__Dataset entries__.
·····

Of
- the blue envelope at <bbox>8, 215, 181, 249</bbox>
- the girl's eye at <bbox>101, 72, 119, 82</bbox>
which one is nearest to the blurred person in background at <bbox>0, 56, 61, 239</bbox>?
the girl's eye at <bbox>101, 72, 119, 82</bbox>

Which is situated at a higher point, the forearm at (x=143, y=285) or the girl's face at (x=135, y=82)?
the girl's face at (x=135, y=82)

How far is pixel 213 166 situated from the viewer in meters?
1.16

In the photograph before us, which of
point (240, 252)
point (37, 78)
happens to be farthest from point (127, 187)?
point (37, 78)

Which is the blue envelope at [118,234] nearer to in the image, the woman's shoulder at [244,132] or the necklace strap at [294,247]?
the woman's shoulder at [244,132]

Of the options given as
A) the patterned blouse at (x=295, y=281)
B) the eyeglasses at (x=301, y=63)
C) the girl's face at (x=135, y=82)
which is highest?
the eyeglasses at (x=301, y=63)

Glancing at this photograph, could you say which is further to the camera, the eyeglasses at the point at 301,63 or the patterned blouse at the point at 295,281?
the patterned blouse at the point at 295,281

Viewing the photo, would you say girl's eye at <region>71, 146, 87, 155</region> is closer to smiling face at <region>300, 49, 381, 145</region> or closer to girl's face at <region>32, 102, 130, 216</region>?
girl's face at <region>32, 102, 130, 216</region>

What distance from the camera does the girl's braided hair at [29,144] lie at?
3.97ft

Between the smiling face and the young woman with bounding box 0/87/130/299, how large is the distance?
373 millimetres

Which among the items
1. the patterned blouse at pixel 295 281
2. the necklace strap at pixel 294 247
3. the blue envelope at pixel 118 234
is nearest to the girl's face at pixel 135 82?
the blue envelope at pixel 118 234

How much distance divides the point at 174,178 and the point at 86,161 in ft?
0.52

·····

__PROBLEM STATEMENT__. Write out all the entries above again, putting "pendant chain" in place of "necklace strap" wherever it occurs and changing nothing else.

__TASK OUTPUT__.
Of
- the blue envelope at <bbox>8, 215, 181, 249</bbox>
- the girl's eye at <bbox>101, 72, 119, 82</bbox>
which one is nearest to the blurred person in background at <bbox>0, 56, 61, 239</bbox>?
the girl's eye at <bbox>101, 72, 119, 82</bbox>

Which is situated at a higher point, the forearm at (x=143, y=285) or the girl's face at (x=135, y=82)?
the girl's face at (x=135, y=82)

How far is pixel 213 166 situated from the viewer in meters?
1.16

In the photograph before us, which of
point (240, 252)
point (37, 78)
happens to be farthest from point (127, 187)?
point (37, 78)

Which is the blue envelope at [118,234] nearer to in the image, the woman's shoulder at [244,132] or the pendant chain at [294,247]?
the woman's shoulder at [244,132]

Of the options given as
A) the patterned blouse at (x=295, y=281)
B) the eyeglasses at (x=301, y=63)
C) the girl's face at (x=135, y=82)
which is highest?
the eyeglasses at (x=301, y=63)

Glancing at this photograph, could you say which is further to the camera, the eyeglasses at the point at 301,63 or the patterned blouse at the point at 295,281?
the patterned blouse at the point at 295,281

Viewing the photo, would you say girl's eye at <region>71, 146, 87, 155</region> is closer to smiling face at <region>300, 49, 381, 145</region> or closer to girl's face at <region>32, 102, 130, 216</region>?
girl's face at <region>32, 102, 130, 216</region>

What distance from the camera does the girl's braided hair at [29,144] lie at?
3.97ft

Between the smiling face and the young woman with bounding box 0/87/130/299, how large is the distance?
373 millimetres

Which among the items
1. the patterned blouse at pixel 295 281
2. the pendant chain at pixel 294 247
3. the blue envelope at pixel 118 234
is nearest to the girl's face at pixel 135 82?
the blue envelope at pixel 118 234

How much distance divides the point at 174,178 and the point at 86,161 in ft?
0.52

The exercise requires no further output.